**Required action:** Everything in the data below is left aside except the lines from the one containing "Diputados en una" through the one containing "iniciativas que puedan resultar de interés."; repeat those exactly.

Data extract section start

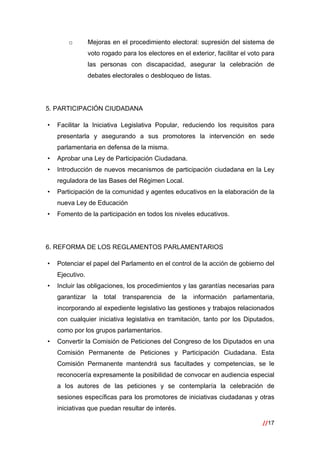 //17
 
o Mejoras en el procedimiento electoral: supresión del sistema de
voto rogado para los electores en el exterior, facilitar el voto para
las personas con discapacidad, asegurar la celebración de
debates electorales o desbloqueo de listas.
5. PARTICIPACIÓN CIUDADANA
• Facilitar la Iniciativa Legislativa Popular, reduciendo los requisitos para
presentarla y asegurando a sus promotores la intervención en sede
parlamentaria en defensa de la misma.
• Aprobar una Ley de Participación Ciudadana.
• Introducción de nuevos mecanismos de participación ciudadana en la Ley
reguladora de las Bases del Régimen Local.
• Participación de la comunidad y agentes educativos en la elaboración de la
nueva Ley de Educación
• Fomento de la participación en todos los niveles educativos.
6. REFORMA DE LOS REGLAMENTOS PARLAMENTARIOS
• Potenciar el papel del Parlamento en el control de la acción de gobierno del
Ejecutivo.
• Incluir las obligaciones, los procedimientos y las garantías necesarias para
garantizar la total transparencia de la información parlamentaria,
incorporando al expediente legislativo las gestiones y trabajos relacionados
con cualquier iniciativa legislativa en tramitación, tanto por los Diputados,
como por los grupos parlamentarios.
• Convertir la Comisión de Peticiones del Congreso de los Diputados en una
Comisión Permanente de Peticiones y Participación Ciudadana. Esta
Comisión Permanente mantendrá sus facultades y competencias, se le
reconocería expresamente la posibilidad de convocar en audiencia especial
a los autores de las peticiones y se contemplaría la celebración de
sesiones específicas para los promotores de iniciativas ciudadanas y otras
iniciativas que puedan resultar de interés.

Data extract section end
Data extract section start

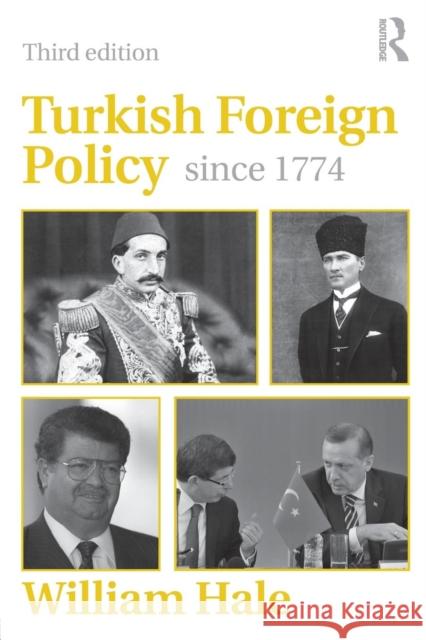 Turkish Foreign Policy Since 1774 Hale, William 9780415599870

Data extract section end
Data extract section start

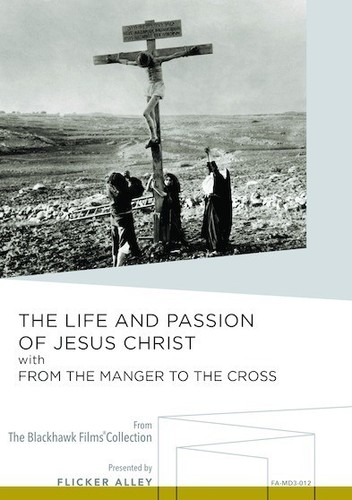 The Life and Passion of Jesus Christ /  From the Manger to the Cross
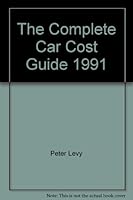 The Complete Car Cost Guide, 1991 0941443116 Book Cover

Data extract section end

**Answer space:**
• Convertir la Comisión de Peticiones del Congreso de los Diputados en una
Comisión Permanente de Peticiones y Participación Ciudadana. Esta
Comisión Permanente mantendrá sus facultades y competencias, se le
reconocería expresamente la posibilidad de convocar en audiencia especial
a los autores de las peticiones y se contemplaría la celebración de
sesiones específicas para los promotores de iniciativas ciudadanas y otras
iniciativas que puedan resultar de interés.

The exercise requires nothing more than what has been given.